It can be noted that by the aforementioned pre-labeling of the preferred embodiment, the reuse rate of the speech material library can be effectively increased.
And step S2, receiving and analyzing the data requirement input by the user.
The user is, for example and without limitation, an in-vehicle interactive voice tester, and in order to more accurately test in-vehicle voice recognition effects in different scenes, the tester often needs to customize a batch of in-vehicle noise voice data under different vehicle noises as a test set, so that common data demand information may be: the human voice characteristics of the main speakers and the real vehicle noise scene information and/or the proportional relation between the human voice sound source energy and the real vehicle noise energy.
Moreover, the required form of the user input may be relatively clear, for example, the sound source of the main speaker is man-chinese mandarin-50 db, the ratio of the sound source energy of the main speaker to the vehicle noise energy is 5: based on such specific and unambiguous data requirements, the subsequent step S3 may be performed directly; for such a fuzzy data demand instruction, the analytic mode may preferably consider the data demand input by the user, pure human voice audio data labeled with human voice sound source information, real vehicle pure noise audio data labeled with scene noise information, and a pre-trained prediction model based on semantic analysis to obtain the analyzed data demand.

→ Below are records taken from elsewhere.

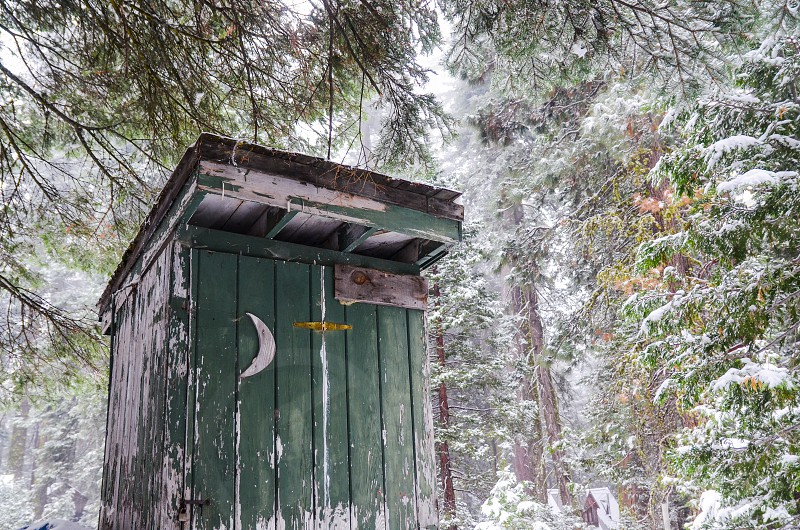 outhouse winter wonderland snow forest cabin photo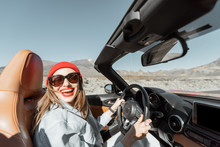 Happy Woman In Red Hat Driving...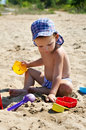 Free Child Playing In The Sand Stock Photography - 27329532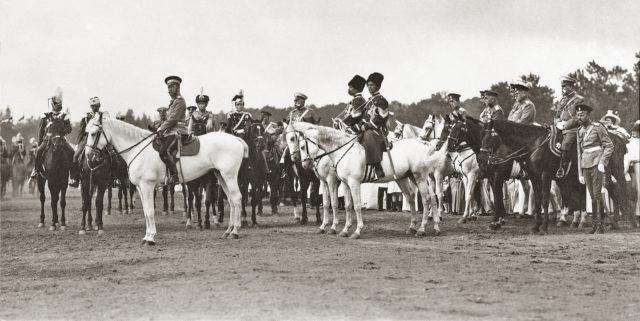 Nicholas II, Grand Duchesses Tatiana and Olga in military uniform.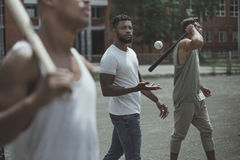 Young multiethnic male baseball players on court Royalty Free Stock Photo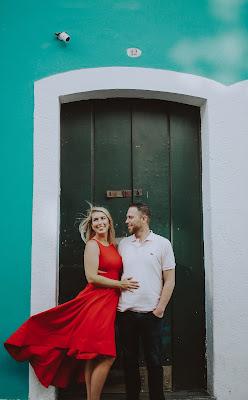 Pareja de novios delante de una puerta, ella con un vestido rojo y el cabello suelto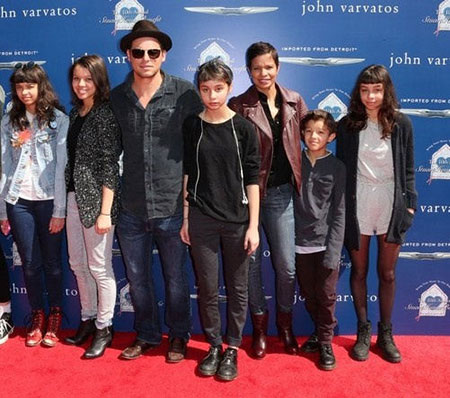 Perfect family: Justin Chambers with his wife Keisha and five children: a son and four daughters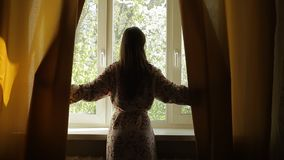 Beautiful woman opening curtains and looking through the window. stock footage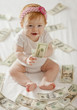 Caucasian baby girl playing with twenty dollar bills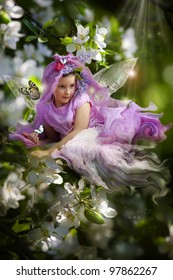 Little fairy girl on the blossom cherry branch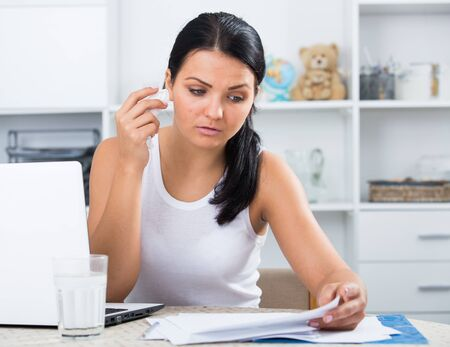 Young brunette sad woman working at laptop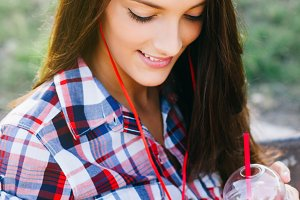 Girl drinking red smoothie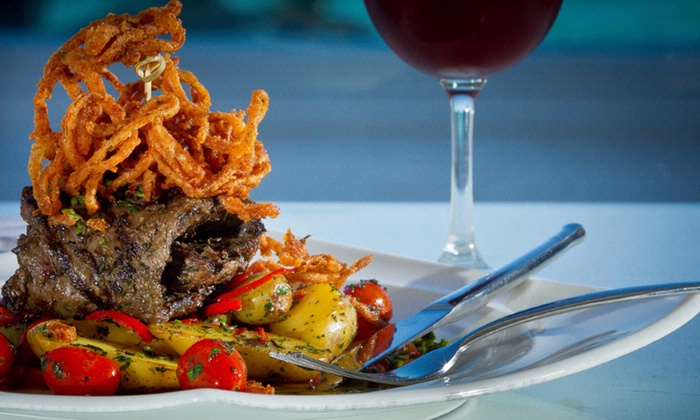 Perfectly grilled steak with crispy string fries and colorful vegetables paired with a glass of red wine.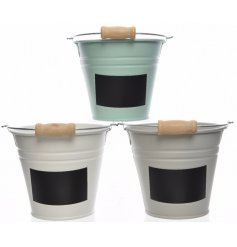 An assortment of 3 medium sized iron buckets with labels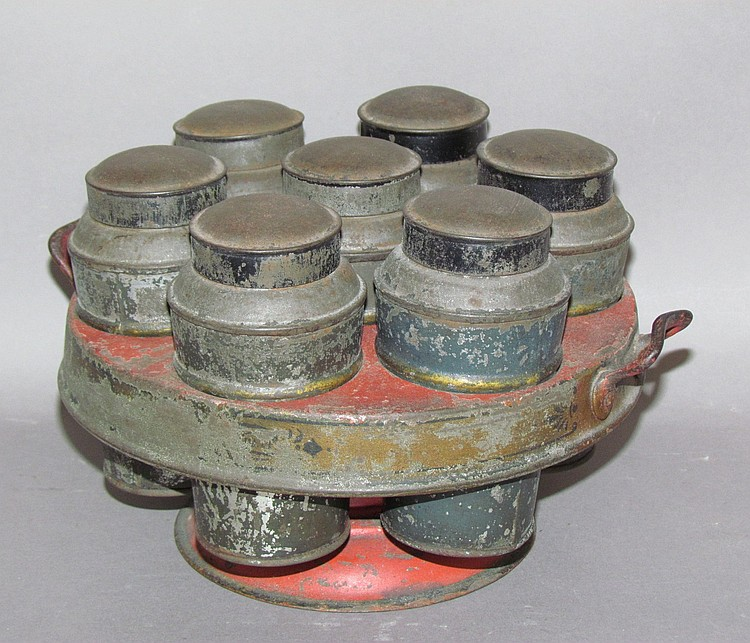 7 cannister revolving tin spice rack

In practical operation, for such situations, a scene information prediction model constructed in advance by using a neural network architecture, for example, but not limited to, a main speaker sound source labeling text M, a main speaker sound source energy-to-vehicle noise weight ratio Y, and a text (which may be speech of course) of a fuzzy requirement extracted by a large number of users, may be trained in advance by a data set in a speech material library, and the model is output after semantic analysis, that is, the specific main speaker sound source information M and the optimal pure vehicle noise scene information S. Thus, when relatively fuzzy data requirements currently input by a user are used as model input in an actual operation stage, the main speaker sound source information M (such as mans-Chinese Mandarin-50 db) and the optimal pure car noise scene information S (such as downtown S1-air conditioning upscale S2-interference source S3, wherein S1 is 10db, S2 is 5db, and S3 is 15db) are output after the scene information prediction model is calculated. For the model selection, training, etc., reference may be made to the existing mature techniques, which are not repeated or limited in the present invention.
And step S3, according to the analyzed data requirements, pure human voice audio data and real vehicle pure noise audio data corresponding to the user requirements are respectively matched from the voice material library.
No matter the data demand information of the user is directly analyzed, or the data demand information of the user is predicted through the model, the pure voice and the pure noise of the real vehicle can be matched and extracted in the voice material library based on the analyzed demand information. Preferably, based on the demand information and the voice sound source information marked in the voice material library, optimal pure-person voice audio data can be matched from the voice material library; and matching to obtain optimal real-vehicle pure noise audio data from the voice material library based on the demand information and the scene noise information marked in the voice material library.
The matching process can use mature data matching means for reference, the invention is not repeated and limited, but the invention needs to further point out that the optimal item mentioned here is that considering that the analyzed demand information can not be matched to the corresponding item in the library by 100%, a matching deviation range can be given, a plurality of results which accord with the demand information are obtained during matching, and then the optimal pure human voice audio data and the actual vehicle pure noise audio data are selected from the results.
And step S4, mixing the matched pure-person audio data and the matched real-vehicle pure-noise audio data to generate in-vehicle noise-containing audio data.
And finally, performing acoustic fusion on the matched optimal main speaker sound source and the optimal pure vehicle noise source to manufacture the noise-containing voice data in the target vehicle, which meets the requirements of users. The acoustic fusion described herein can also refer to the known existing method, such as superimposing two single-channel main speaker sound sources and a pure car noise source to form a single-channel mixed data, which is the voice data containing noise.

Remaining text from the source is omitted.